Quando a arte É a vida
Volta e meia a gente se pega dizendo que a arte imita a vida. Ou o contrário. Ou qualquer coisa assim: uma figura de retórica à qual se recorre na falta de melhores idéias. Agora estou eu aqui embatucada há horas, sem saber como definir a sensação que tive ao assistir a Novas Diretrizes em Tempos de Paz, porque o que vi no palco não foi bem uma imitação da vida, mas antes a vida recontada -- e, para isso, não achei nenhum clichê que funcione.Explico. Um imigrante europeu chega ao Brasil em 1946. A guerra acabou na Europa, mas a burocracia ainda não transmitiu ao inspetor da imigração as novas diretrizes em tempos de paz. Para aquela repartição pública, o imigrante vem de um país inimigo, e depende única e exclusivamente do inspetor se poderá ou não ficar no país. O inspetor faz uma proposta a Clausewitz, o imigrante: se ele conseguir levá-lo às lágrimas com suas lembranças da guerra, pode ficar.
O detalhe é que, para criar Clausewitz, Bosco Brasil inspirou-se principalmente em duas pessoas: Ziembinski e meu pai. Como Ziembinski, Clausewitz é ator e vem da Polônia; como papai, aprendeu português antes de chegar aqui. Quando explica ao inspetor Segismundo (Tony Ramos, show) porque fala português, e o que pensa da língua, Clausewitz usa as palavras que meu pai escreveu em Como Aprendi o Português e Outras Aventuras -- e que tantas vezes ouvi ao longo da vida, quando ele contava como veio parar no Brasil.
Tem mais.
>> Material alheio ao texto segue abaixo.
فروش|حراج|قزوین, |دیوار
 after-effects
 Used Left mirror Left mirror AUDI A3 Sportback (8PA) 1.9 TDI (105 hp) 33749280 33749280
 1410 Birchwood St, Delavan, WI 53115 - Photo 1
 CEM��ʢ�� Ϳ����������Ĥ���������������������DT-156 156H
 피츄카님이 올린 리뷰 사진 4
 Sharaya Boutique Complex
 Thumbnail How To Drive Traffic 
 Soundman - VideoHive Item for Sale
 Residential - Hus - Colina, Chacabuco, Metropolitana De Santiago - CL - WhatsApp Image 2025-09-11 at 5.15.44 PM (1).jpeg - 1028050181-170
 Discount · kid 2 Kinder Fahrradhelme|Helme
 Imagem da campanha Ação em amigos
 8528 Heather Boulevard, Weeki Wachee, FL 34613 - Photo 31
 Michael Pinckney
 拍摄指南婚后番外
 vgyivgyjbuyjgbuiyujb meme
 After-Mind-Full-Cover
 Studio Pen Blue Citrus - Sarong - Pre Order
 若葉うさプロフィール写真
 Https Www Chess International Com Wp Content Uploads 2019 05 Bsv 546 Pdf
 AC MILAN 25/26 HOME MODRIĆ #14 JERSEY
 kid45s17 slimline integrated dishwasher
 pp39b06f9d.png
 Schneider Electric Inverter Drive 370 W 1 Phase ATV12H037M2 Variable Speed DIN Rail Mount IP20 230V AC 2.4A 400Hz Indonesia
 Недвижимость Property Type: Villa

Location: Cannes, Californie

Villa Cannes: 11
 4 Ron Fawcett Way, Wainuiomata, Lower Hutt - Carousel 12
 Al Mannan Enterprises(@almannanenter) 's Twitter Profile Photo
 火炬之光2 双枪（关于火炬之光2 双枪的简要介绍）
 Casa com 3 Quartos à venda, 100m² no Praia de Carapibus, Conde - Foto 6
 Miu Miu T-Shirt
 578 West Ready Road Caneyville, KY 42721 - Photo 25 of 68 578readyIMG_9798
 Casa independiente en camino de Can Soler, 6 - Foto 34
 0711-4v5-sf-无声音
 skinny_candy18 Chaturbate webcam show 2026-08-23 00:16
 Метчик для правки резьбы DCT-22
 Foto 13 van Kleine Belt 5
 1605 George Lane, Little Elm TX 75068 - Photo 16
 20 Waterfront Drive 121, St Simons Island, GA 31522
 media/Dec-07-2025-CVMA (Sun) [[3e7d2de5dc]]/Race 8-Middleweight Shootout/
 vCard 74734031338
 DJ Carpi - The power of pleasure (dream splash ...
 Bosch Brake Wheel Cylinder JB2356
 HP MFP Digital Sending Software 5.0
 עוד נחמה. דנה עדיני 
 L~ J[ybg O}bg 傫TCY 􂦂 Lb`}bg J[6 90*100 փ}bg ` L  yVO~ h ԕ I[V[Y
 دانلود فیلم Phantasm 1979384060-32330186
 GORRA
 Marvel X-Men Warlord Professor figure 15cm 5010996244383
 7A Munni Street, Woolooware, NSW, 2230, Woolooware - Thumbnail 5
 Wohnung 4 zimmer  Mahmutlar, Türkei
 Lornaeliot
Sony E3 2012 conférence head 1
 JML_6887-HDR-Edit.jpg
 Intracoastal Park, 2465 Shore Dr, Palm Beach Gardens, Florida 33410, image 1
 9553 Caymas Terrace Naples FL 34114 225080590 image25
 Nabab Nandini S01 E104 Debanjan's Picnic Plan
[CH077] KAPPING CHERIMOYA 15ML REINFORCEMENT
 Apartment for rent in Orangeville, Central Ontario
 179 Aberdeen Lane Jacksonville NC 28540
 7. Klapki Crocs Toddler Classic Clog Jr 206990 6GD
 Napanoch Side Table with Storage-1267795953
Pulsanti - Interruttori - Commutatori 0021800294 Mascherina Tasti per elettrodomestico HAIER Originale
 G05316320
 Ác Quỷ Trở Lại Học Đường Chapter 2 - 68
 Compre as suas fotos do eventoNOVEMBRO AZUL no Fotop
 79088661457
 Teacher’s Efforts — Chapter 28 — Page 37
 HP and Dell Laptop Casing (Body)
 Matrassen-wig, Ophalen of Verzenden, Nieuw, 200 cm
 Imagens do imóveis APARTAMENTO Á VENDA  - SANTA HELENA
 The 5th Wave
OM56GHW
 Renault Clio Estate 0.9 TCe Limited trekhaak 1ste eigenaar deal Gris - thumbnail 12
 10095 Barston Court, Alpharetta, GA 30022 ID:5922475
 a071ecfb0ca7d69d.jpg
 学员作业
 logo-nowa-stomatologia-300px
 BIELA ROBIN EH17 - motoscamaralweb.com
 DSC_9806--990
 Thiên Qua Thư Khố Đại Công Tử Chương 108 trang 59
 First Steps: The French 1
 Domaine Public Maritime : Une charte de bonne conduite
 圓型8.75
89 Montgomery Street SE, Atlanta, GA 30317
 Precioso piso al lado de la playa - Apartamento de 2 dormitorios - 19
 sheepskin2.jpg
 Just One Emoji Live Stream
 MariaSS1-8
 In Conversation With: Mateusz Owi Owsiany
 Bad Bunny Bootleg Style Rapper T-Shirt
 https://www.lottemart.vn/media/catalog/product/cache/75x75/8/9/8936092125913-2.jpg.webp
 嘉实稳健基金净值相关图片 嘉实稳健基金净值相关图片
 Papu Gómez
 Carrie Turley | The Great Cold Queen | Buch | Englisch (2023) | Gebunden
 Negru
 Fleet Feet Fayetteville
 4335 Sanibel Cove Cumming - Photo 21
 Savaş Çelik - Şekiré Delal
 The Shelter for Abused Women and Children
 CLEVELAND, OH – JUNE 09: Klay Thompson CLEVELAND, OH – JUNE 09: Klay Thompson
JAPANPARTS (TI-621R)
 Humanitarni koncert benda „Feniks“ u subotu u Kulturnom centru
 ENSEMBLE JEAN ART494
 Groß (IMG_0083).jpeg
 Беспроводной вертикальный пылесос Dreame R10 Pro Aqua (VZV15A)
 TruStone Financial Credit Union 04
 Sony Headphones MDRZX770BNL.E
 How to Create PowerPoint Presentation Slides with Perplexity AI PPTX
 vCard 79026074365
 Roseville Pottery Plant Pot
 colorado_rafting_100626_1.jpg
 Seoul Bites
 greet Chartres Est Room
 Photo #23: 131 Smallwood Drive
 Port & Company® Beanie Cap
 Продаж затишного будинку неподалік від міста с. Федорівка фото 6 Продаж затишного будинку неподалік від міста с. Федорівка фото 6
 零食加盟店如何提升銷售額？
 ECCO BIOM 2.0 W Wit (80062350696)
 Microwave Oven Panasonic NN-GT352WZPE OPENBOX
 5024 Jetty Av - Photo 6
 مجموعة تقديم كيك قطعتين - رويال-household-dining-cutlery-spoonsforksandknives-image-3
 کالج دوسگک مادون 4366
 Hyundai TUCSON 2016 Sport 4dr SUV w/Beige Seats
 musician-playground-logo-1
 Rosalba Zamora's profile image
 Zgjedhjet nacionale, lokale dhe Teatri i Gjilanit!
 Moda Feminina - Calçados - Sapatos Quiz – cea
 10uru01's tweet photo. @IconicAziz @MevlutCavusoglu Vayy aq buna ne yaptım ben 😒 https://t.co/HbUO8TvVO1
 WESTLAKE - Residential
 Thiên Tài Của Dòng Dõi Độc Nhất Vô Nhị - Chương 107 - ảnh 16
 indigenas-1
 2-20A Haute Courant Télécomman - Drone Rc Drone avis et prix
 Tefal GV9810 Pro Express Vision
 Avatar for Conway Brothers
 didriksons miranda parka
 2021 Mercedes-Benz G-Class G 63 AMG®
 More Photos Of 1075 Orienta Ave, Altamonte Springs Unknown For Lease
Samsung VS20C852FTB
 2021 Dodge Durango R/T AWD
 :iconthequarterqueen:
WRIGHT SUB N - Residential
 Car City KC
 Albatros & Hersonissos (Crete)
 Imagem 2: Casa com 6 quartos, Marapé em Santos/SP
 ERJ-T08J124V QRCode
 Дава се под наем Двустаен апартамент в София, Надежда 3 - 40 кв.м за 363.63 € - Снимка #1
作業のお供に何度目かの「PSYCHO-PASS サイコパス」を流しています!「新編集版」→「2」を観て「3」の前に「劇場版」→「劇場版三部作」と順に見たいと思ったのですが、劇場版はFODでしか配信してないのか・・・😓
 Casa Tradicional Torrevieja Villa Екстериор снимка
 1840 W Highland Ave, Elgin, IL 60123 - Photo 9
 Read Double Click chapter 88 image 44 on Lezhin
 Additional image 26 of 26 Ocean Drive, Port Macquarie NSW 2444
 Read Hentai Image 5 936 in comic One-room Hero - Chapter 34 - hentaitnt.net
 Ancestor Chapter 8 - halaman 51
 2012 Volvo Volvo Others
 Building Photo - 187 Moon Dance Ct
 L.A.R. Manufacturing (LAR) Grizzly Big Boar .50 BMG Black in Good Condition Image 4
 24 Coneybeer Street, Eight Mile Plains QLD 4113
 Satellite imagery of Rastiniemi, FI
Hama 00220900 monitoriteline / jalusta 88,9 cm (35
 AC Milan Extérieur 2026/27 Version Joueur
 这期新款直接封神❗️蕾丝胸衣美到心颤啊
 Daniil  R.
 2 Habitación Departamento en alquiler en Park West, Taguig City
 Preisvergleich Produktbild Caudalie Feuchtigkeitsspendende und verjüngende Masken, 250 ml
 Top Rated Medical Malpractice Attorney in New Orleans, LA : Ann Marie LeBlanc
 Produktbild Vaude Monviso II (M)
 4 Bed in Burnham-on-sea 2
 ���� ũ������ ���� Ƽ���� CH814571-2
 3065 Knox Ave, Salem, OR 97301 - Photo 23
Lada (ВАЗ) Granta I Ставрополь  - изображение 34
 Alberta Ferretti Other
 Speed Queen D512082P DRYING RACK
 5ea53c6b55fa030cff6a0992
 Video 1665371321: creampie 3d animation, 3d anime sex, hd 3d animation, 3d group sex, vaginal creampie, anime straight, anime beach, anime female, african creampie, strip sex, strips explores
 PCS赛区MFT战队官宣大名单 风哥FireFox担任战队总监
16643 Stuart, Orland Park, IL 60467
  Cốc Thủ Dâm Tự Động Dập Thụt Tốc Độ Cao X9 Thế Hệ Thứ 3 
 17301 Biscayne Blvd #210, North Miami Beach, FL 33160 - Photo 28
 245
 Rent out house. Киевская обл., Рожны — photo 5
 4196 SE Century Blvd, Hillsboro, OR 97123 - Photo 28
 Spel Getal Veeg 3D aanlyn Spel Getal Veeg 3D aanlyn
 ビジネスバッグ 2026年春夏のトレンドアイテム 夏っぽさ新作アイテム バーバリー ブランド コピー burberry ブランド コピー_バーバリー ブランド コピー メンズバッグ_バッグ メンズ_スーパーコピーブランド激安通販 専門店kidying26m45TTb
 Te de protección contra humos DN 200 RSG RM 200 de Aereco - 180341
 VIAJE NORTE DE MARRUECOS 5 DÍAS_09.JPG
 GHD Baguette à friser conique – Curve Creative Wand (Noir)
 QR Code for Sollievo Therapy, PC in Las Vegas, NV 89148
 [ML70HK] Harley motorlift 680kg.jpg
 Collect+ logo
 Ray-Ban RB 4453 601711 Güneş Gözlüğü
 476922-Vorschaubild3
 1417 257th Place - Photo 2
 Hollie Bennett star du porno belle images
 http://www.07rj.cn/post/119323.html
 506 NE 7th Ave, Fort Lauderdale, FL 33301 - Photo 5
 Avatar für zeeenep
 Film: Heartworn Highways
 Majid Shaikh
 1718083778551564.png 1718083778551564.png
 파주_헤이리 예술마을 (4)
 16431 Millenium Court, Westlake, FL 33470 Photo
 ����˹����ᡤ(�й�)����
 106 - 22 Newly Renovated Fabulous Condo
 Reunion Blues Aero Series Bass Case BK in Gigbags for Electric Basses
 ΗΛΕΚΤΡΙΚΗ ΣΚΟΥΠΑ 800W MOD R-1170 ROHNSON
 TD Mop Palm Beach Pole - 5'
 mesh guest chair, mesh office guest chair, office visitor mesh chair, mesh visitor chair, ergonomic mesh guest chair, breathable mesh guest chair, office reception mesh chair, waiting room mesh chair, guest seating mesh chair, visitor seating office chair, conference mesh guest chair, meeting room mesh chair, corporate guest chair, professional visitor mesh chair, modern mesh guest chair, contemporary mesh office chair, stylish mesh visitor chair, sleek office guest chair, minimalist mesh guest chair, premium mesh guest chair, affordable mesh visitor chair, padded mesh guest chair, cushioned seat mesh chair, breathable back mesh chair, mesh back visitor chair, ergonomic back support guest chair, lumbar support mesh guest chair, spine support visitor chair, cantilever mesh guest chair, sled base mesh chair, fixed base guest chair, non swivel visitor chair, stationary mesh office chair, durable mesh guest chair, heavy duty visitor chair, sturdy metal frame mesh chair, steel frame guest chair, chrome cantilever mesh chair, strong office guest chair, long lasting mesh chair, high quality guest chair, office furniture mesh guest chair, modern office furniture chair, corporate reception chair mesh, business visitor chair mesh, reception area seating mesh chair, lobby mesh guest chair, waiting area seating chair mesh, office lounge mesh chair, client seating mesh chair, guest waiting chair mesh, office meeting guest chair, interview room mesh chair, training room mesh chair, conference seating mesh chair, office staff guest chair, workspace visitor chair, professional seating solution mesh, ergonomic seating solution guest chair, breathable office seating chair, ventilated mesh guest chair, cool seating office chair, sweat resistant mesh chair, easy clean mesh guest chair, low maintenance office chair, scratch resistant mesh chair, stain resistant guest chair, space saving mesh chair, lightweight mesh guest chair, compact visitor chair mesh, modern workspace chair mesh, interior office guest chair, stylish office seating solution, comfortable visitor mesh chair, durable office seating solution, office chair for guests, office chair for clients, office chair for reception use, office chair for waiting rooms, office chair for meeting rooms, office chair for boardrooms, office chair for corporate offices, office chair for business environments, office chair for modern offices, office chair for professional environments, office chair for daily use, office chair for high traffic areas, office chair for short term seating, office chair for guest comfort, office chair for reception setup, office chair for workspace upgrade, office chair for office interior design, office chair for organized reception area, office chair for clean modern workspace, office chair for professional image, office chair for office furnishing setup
Dan Stulbach, o fantástico ator que representa o imigrante, fez o dever de casa tão bem que, volta e meia, Bia e eu nos surpreendíamos com as semelhanças entre os dois. Que nem existem, a não ser pelas mãos expressivas, por um certo jeito de bondade e delicadeza e, diz a Bia, por algumas inflexões no sotaque. Eu não sei dizer: nunca reparei que meu pai tivesse sotaque. Nisso, aliás, tenho a mesma experiência do Dan, filho de imigrantes poloneses, que só se deu conta de que os pais não falam um português 100% castiço quando começou a ensaiar.
Assistir a este espetáculo foi uma experiência estranha, comovente e empolgante. Novas Diretrizes em Tempos de Paz é a melhor peça que vejo em muito, muito tempo. Que tenha soado tão familiar à Bia e a mim é um pequeno milagre que só nós podemos avaliar, mas a qualidade impecável do texto, da montagem e dos atores é tão evidente para todo mundo que, ontem, Tony e Dan foram aplaudidos de pé por uns dez minutos.
Tem sido assim sempre, todas as noites.
Em São Paulo, a peça concorre ao Prêmio Shell em três categorias: autor (Bosco Brasil), ator (Dan Stulbach) e iluminação (lindíssima, do Gianni Ratto). A lotação do teatro está praticamente esgotada até o fim da temporada, mas se vocês correrem talvez ainda consigam lugar: eles têm feito sessões extra sempre que podem.
Novas Diretrizes em Tempos de Paz, direção de Ariela Goldmann -- Quinta, sexta e sábado, 21h; domingo, 20h. R$ 25. Até 3 de novembro. Casa de Cultura Laura Alvim: Av. Vieira Souto 176, Ipanema, tel. 2247-6946.